(Questions about pictured scenes)
-- Start --

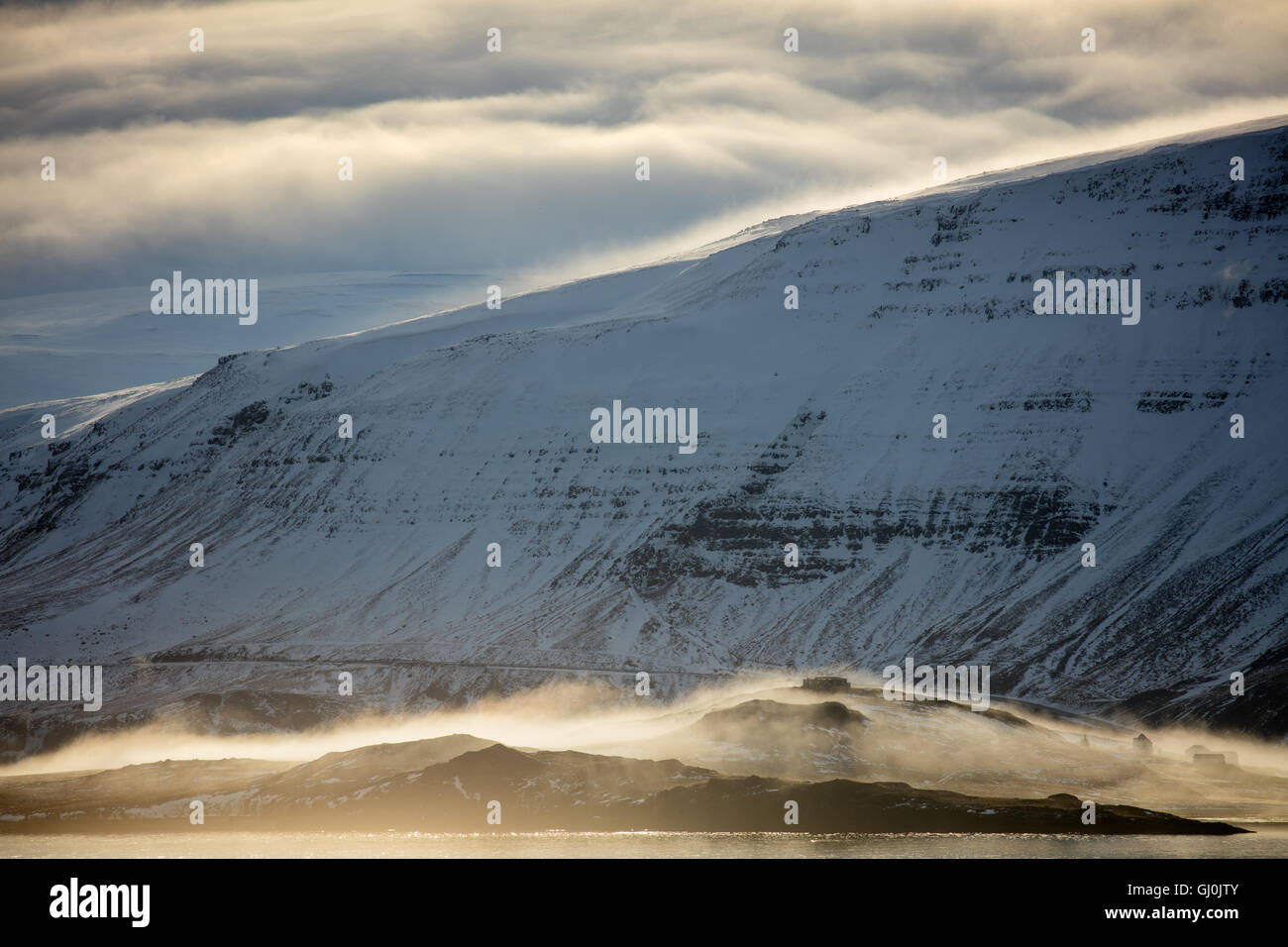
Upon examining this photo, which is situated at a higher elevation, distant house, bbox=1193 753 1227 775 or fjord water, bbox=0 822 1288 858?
distant house, bbox=1193 753 1227 775

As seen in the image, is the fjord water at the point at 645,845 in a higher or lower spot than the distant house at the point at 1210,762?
lower

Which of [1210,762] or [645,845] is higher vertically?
[1210,762]

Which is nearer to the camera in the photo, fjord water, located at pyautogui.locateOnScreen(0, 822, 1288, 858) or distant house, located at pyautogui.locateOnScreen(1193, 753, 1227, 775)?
fjord water, located at pyautogui.locateOnScreen(0, 822, 1288, 858)

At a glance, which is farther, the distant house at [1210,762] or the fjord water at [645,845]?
the distant house at [1210,762]

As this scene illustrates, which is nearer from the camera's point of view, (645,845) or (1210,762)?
(645,845)
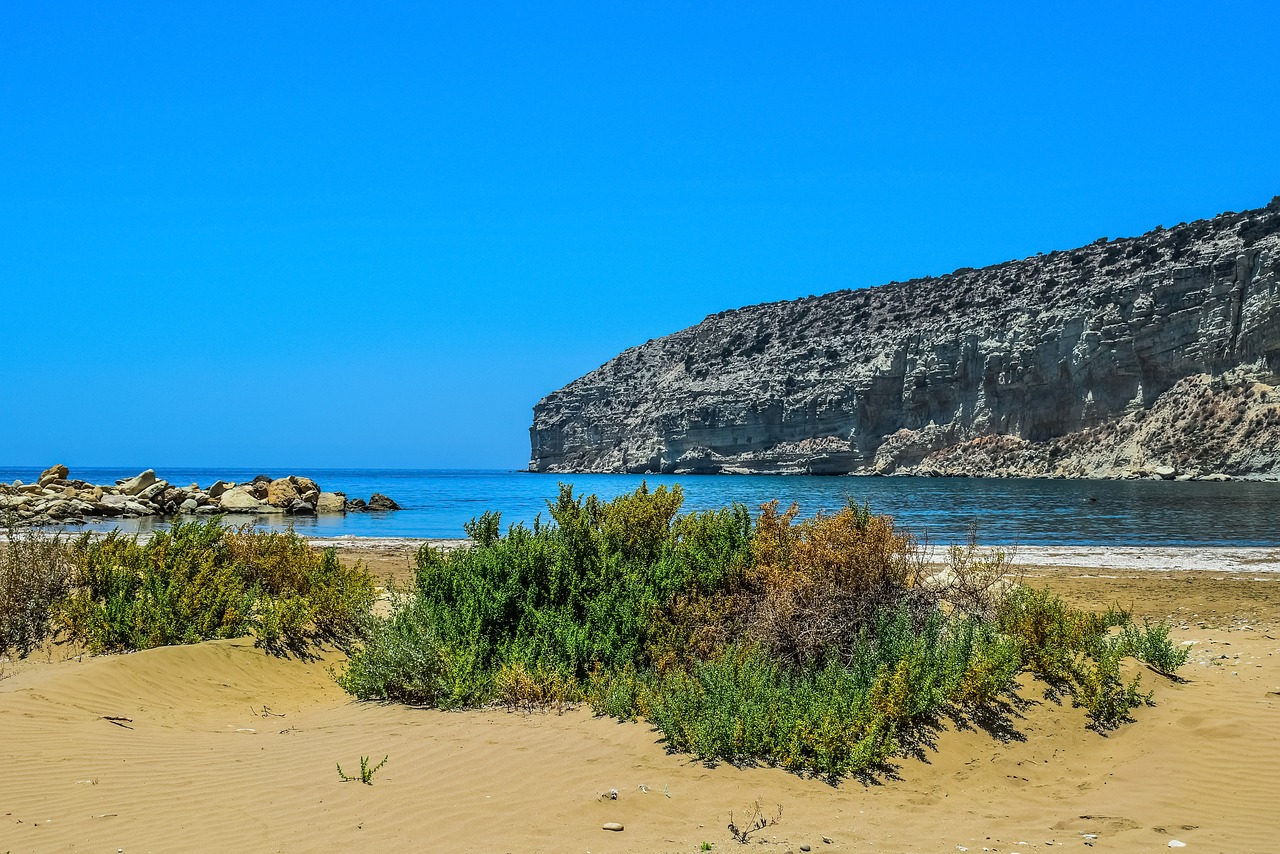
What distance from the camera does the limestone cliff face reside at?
69.0m

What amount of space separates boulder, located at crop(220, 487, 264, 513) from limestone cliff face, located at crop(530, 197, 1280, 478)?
6718cm

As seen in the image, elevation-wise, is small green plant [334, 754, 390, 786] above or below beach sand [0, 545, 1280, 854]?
above

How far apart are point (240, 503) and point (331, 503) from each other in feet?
20.7

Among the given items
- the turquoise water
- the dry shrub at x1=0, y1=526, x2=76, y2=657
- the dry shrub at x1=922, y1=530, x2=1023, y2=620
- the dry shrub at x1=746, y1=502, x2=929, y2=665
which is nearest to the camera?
the dry shrub at x1=746, y1=502, x2=929, y2=665

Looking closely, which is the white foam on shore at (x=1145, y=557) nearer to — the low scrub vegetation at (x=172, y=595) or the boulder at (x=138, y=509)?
the low scrub vegetation at (x=172, y=595)

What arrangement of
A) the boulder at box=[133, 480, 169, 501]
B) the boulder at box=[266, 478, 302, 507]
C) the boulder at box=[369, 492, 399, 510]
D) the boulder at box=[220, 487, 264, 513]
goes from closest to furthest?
the boulder at box=[220, 487, 264, 513] → the boulder at box=[133, 480, 169, 501] → the boulder at box=[266, 478, 302, 507] → the boulder at box=[369, 492, 399, 510]

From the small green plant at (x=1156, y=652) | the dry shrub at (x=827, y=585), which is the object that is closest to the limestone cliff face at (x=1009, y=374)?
the small green plant at (x=1156, y=652)

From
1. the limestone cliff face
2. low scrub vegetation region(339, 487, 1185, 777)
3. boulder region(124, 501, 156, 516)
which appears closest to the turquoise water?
boulder region(124, 501, 156, 516)

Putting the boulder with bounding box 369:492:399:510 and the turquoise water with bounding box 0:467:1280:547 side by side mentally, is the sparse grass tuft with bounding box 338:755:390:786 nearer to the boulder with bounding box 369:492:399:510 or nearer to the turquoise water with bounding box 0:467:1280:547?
the turquoise water with bounding box 0:467:1280:547

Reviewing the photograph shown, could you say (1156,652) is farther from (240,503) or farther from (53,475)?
(53,475)

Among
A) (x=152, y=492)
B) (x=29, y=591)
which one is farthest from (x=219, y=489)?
(x=29, y=591)

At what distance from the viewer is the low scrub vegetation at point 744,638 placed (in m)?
6.31

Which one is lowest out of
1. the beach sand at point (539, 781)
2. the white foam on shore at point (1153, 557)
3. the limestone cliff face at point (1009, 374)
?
the white foam on shore at point (1153, 557)

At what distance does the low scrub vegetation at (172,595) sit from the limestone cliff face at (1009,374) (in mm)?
73653
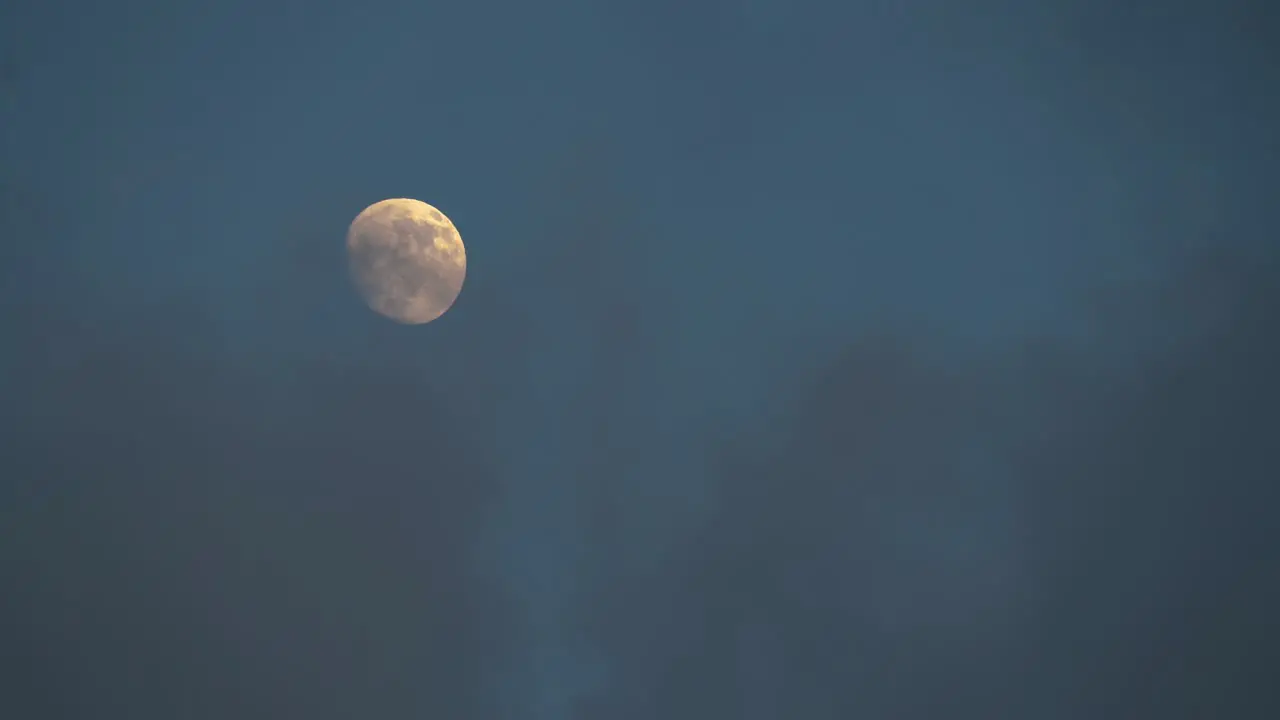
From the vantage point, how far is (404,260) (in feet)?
31.1

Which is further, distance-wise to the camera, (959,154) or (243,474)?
(959,154)

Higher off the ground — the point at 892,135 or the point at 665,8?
the point at 665,8

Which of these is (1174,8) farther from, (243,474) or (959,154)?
(243,474)

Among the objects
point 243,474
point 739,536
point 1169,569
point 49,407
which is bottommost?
point 1169,569

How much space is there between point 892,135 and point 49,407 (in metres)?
7.83

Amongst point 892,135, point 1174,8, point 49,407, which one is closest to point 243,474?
point 49,407

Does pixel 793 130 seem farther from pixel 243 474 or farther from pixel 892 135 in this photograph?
pixel 243 474

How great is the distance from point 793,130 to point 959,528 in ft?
12.9

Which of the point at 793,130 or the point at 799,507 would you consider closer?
the point at 799,507

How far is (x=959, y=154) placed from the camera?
32.9ft

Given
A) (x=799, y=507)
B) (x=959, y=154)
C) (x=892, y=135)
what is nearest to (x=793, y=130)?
(x=892, y=135)

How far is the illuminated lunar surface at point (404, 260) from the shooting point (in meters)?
9.41

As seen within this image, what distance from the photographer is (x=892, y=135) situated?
33.0 ft

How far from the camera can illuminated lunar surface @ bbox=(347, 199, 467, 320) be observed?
9.41m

-- End --

## Given problem:
Please copy the entries again word for word, from the line with "Amongst point 892,135, point" through the last line of the entries, both ends included.

## Reply to the exercise:
Amongst point 892,135, point 1174,8, point 49,407, which one is closest to point 243,474?
point 49,407

Does pixel 793 130 seem farther from pixel 243 474 or farther from pixel 892 135 in this photograph?
pixel 243 474

How great is the distance from point 793,130 to point 959,528 in ft?
12.9

Which of the point at 793,130 or the point at 799,507 would you consider closer?
the point at 799,507

How far is (x=959, y=154) placed from the camera?
32.9ft

Given
A) (x=799, y=507)
B) (x=959, y=154)
C) (x=892, y=135)
what is nearest to (x=793, y=130)?
(x=892, y=135)

How far is the illuminated lunar surface at point (404, 260) from the shooting point (in meters)?
9.41

As seen within this image, what distance from the photographer is (x=892, y=135) situated?
33.0 ft

How far from the camera can illuminated lunar surface @ bbox=(347, 199, 467, 320) be observed?
9.41m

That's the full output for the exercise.